Text segment:
━━━━━━━━

Depression is like that scene in the Princess Bride where they are walking through the fire swamp and Princess Buttercup gets pulled into the quicksand. I'm just going to assume you all have seen the Princess Bride because if not, what the hell have you been doing with your life?! Anyway, the princess is walking along and falls in and Wesley immediately grabs a vine and dives in to save her. They come clawing their way out gasping for air, obviously relieved and astonished just to be alive. That's what it feels like trying to return to the land of the living after going through depression. And you learn, wouldn't it just be easier to avoid the quicksand?

So what does this mean? It means that in the winter, I'm not running races and I'm not thinking things. I'm thinking: breakfast, run, second breakfast, work, puppies!, dinner, walk, bed. Doesn't make a very interesting blog post does it? So what's going to be on this blog the next month or two. Damn sure it's going to be pictures of puppies and nature.

━━━━━━━━

Provided material:

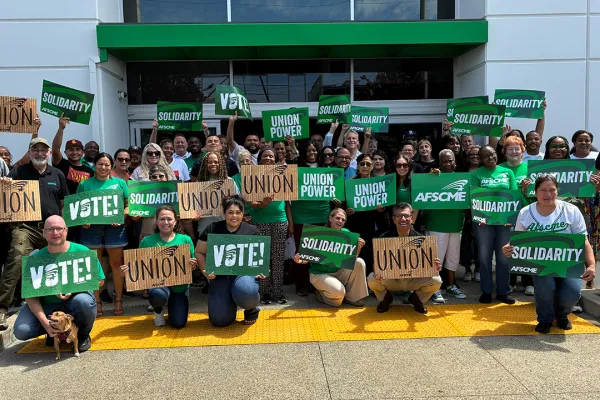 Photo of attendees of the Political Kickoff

━━━━━━━━

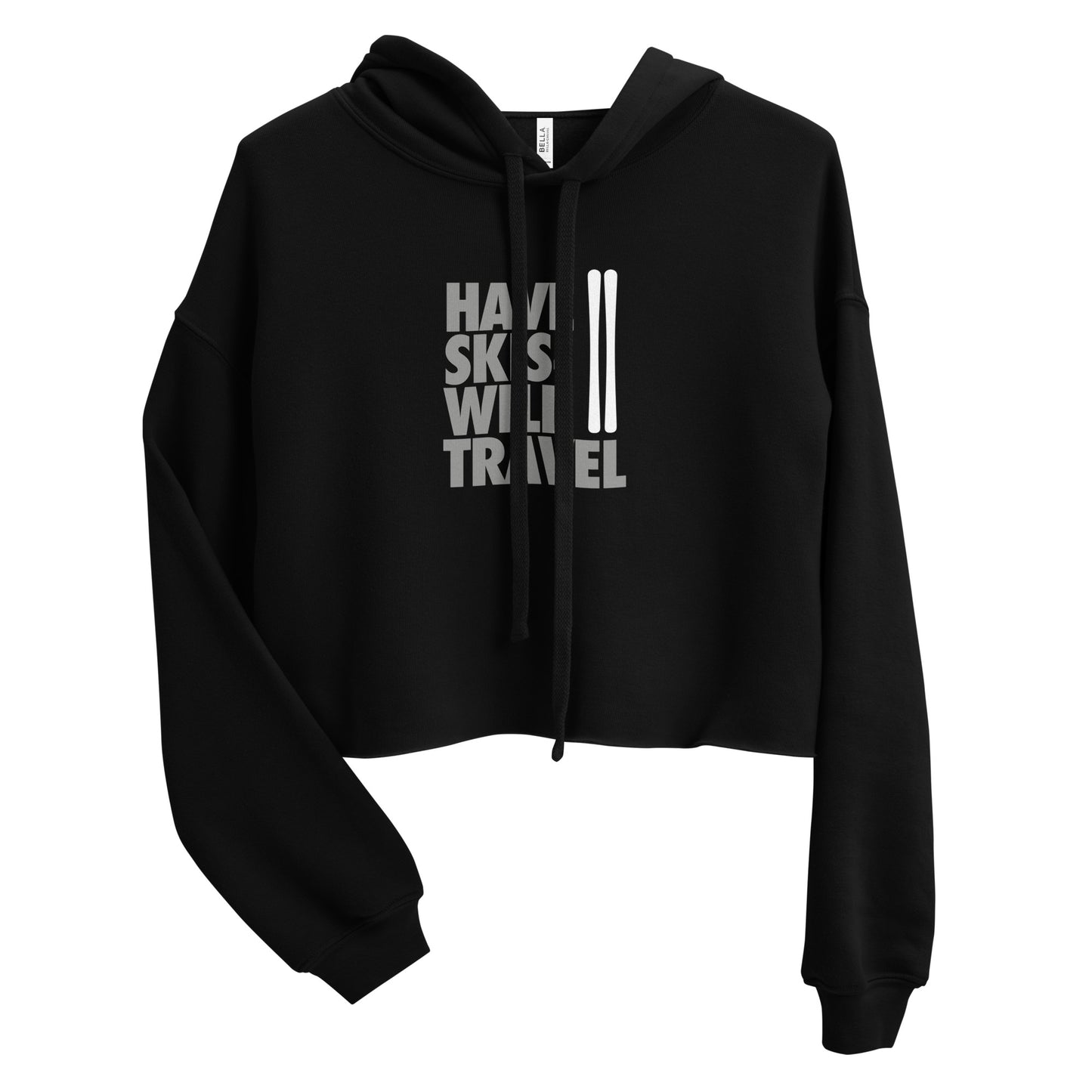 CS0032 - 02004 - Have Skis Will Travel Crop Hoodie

━━━━━━━━

Exercise instructions:
**1.** From the blog post about depression, repeat the passage from "So what does" up to and including "puppies and nature.".
**2.** Summarize the blog post about depression in two sentences.
**3.** Supply the next part of the blog post about depression, picking up after its final sentence.

Set of answers:
**1.**
So what does this mean? It means that in the winter, I'm not running races and I'm not thinking things. I'm thinking: breakfast, run, second breakfast, work, puppies!, dinner, walk, bed. Doesn't make a very interesting blog post does it? So what's going to be on this blog the next month or two. Damn sure it's going to be pictures of puppies and nature.

**2.** The writer compares depression to the quicksand scene in the Princess Bride, where Wesley dives in after Buttercup and they claw their way out, and says that returning to the land of the living feels like that and makes you want to avoid the quicksand. In winter, the writer therefore skips races and sticks to a simple routine of meals, running, work, puppies, walks, and bed, so the blog will mostly show pictures of puppies and nature for the next month or two.

**3.**
One big piece of news is that I got selected to be on the Pearl Izumi Champions Run Team for next year! Basically not much will change. I'll still be evangelical about how much I love their shoes. But now I'll be using a lot more hashtags and I'll have a sweet singlet to wear at races.

As promised, pictures of puppies and trails:

Fog above Green Mountain and Dino Ridge

A glorious morning on Mt. Morrison

Cory the cloud walker

We dog-sat this guy, Jack, who convinced Cory that it would be ok to get another dog

Mayla got really excited about Christmas

She was really not excited about her antlers

Mayla came to visit at the bank a lot

And missed a lot of balls

We had some below zero days... nbd if we were in Wisconsin but we ARE NOT!

Someone told me on Facebook that I should have run through the Mines of Moria instead

We met the new puppy and, to Mayla's dismay, we took her home

Acadia wants you to know that I got on the Pearl Izumi team and that their shoes taste good

Someone appreciates the sun as much as I do

This face!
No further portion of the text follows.